=== TASK OBJECTIVE ===
Count the lines in the data below that contain the string "this", with case counting, and reply with the number alone.

(Spatial reasoning data)
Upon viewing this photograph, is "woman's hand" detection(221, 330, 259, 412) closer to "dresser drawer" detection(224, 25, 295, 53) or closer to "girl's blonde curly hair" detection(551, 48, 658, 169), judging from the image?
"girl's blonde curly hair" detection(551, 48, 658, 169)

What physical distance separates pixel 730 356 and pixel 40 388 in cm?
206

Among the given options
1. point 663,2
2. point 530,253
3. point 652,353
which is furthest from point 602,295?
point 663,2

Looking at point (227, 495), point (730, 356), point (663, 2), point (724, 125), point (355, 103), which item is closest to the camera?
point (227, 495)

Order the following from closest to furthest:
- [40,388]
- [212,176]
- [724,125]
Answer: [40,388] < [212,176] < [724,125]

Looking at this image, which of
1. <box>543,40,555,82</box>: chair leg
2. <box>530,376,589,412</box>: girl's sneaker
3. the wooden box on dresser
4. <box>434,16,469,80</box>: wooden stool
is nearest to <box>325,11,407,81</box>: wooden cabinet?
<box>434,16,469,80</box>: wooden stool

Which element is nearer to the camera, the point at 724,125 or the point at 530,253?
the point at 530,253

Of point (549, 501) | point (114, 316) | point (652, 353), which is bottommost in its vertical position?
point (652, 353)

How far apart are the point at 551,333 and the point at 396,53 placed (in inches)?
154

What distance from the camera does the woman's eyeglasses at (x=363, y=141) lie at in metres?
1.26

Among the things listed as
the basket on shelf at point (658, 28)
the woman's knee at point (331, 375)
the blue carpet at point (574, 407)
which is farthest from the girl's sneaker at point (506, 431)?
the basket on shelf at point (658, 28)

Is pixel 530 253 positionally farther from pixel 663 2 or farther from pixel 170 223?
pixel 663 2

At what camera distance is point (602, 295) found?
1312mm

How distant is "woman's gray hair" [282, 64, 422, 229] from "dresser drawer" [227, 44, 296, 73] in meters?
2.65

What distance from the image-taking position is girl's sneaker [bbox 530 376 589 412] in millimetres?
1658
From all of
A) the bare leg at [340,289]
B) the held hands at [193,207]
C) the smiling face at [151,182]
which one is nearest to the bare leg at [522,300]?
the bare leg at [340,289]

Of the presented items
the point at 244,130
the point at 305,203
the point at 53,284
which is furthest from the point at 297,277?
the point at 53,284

=== WRITTEN SOLUTION ===
2